## PAGE
As for what’s on tap at GTC, Malik is keeping an eye out for several items. He expects Nvidia to officially unveil its Blackwell ‘Ultra’ (B300) chip, along with the GB300. While the B300 will likely stick with a 4NP process, Malik anticipates a much bigger performance leap compared to the B200 – more substantial than the transition from H100 to H200. Given that the GB200 arrived ahead of schedule in Q1, he sees the Ultra chip shaping up to be “more of a 3Q story vs. 4Q.”
Besides the Ultra chip, investors will be eager to learn more about the next-generation Rubin chip. At Computex 2024, the company revealed that the first version of Rubin will arrive in 2026, featuring 8 stacks of HBM4 memory. The GPU will likely be introduced alongside the Vera CPU, NVLink 6 switches (3,600 GB/s), Connect-X 9 cards (1,600 Gb/s), and X1600 InfiniBand and Ethernet switches. “While no further details on the chip or its architecture were provided, we think that given recent management comments, Vera-Rubin will be a strong step up from Grace-Blackwell, particularly on the inference front,” Malik noted.

## EXERCISE TASK A
Reproduce the passage on Nvidia's upcoming chips word for word.
The passage and the listing below it have no connection to each other.

[Excerpts from spatial question data]

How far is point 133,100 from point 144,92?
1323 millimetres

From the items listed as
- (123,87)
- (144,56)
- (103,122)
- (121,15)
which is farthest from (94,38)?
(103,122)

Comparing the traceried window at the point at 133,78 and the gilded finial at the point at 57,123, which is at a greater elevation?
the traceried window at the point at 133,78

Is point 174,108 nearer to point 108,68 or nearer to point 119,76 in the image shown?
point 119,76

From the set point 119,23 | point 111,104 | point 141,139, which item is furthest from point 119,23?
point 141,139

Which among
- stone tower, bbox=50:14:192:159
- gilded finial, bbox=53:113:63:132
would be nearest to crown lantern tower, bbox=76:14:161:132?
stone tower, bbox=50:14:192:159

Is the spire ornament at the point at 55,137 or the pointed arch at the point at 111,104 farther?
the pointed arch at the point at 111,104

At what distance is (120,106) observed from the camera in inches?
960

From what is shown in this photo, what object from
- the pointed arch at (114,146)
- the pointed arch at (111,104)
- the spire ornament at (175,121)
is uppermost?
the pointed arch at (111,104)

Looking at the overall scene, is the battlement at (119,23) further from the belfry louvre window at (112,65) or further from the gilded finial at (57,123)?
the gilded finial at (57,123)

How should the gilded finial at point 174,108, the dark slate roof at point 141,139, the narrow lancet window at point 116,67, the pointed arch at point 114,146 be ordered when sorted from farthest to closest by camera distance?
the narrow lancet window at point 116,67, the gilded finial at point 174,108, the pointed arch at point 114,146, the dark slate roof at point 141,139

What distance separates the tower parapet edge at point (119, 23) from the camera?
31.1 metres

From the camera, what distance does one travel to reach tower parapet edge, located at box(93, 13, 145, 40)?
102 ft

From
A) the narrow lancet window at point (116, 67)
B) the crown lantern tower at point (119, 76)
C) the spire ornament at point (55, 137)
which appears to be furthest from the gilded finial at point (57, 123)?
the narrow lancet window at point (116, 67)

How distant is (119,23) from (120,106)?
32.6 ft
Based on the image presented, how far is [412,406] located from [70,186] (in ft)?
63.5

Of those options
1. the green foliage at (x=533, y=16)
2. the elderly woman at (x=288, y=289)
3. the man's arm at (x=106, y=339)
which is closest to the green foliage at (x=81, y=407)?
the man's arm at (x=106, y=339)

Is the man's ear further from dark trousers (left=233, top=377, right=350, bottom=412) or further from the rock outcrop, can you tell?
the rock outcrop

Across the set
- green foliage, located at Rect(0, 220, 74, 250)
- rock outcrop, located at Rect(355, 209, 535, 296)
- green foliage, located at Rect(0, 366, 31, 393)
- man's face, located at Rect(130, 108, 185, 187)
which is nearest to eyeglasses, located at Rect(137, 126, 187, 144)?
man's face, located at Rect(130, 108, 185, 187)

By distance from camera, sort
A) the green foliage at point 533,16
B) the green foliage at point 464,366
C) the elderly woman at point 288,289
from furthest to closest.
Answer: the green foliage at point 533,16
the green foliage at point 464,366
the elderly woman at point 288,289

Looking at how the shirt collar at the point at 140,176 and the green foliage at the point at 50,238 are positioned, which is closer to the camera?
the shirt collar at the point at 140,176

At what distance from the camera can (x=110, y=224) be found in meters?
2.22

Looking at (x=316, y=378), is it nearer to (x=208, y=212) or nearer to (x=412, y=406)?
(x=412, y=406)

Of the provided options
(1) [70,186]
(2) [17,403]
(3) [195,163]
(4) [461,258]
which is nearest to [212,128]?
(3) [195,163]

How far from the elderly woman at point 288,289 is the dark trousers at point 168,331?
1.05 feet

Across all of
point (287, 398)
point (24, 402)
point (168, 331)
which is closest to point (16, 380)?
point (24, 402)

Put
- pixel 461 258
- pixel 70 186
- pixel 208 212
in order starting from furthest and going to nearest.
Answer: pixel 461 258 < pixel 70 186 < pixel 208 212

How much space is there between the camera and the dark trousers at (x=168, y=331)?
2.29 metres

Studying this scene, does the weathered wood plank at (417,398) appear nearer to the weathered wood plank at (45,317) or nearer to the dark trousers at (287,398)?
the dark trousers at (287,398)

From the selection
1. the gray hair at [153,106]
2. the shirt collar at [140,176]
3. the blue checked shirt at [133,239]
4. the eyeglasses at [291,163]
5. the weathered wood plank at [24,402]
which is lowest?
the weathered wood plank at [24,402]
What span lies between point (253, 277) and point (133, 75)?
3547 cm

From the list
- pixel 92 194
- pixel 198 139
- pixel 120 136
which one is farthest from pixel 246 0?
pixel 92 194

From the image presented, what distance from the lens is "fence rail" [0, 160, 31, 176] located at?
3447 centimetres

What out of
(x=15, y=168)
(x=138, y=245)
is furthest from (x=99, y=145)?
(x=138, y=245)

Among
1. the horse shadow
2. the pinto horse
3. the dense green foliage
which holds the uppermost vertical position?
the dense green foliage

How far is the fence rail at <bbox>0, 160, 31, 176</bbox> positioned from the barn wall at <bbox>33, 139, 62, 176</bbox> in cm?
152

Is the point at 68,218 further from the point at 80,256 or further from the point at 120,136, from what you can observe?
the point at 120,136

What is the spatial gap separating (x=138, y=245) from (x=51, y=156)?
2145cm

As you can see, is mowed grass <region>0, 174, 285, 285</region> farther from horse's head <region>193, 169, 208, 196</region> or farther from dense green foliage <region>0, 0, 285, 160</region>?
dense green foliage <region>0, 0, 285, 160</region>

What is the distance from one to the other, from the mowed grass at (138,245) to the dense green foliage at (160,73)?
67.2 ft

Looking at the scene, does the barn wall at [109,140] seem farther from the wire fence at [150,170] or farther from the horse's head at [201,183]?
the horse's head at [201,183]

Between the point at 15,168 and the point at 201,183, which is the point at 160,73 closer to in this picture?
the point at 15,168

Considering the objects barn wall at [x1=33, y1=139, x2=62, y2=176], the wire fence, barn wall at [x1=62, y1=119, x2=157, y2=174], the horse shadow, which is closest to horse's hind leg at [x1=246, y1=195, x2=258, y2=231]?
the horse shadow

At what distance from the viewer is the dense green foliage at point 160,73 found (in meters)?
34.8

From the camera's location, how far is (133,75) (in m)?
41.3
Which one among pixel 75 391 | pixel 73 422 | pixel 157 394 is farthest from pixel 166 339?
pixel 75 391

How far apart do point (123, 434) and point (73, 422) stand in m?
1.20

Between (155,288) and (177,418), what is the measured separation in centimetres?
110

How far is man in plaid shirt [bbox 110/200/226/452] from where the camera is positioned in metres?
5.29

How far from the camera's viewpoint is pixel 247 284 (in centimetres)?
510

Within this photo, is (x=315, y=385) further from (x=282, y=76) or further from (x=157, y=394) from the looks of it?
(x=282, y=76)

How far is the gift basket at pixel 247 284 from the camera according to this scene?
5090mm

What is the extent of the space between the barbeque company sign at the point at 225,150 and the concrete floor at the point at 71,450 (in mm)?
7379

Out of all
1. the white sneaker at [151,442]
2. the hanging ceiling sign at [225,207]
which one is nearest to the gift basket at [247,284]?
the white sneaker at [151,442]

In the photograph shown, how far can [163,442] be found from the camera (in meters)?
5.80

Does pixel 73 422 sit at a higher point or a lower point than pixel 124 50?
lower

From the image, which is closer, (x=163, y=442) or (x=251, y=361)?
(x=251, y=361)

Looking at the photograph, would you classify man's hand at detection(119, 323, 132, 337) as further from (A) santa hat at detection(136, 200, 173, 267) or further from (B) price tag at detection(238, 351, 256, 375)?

## EXERCISE TASK B
Pull out every line of the listing that contains the string "head", matching case exactly.

## RESPONSE A
As for what’s on tap at GTC, Malik is keeping an eye out for several items. He expects Nvidia to officially unveil its Blackwell ‘Ultra’ (B300) chip, along with the GB300. While the B300 will likely stick with a 4NP process, Malik anticipates a much bigger performance leap compared to the B200 – more substantial than the transition from H100 to H200. Given that the GB200 arrived ahead of schedule in Q1, he sees the Ultra chip shaping up to be “more of a 3Q story vs. 4Q.”
Besides the Ultra chip, investors will be eager to learn more about the next-generation Rubin chip. At Computex 2024, the company revealed that the first version of Rubin will arrive in 2026, featuring 8 stacks of HBM4 memory. The GPU will likely be introduced alongside the Vera CPU, NVLink 6 switches (3,600 GB/s), Connect-X 9 cards (1,600 Gb/s), and X1600 InfiniBand and Ethernet switches. “While no further details on the chip or its architecture were provided, we think that given recent management comments, Vera-Rubin will be a strong step up from Grace-Blackwell, particularly on the inference front,” Malik noted.

## RESPONSE B
As you can see, is mowed grass <region>0, 174, 285, 285</region> farther from horse's head <region>193, 169, 208, 196</region> or farther from dense green foliage <region>0, 0, 285, 160</region>?
Looking at the scene, does the barn wall at [109,140] seem farther from the wire fence at [150,170] or farther from the horse's head at [201,183]?
the horse's head at [201,183]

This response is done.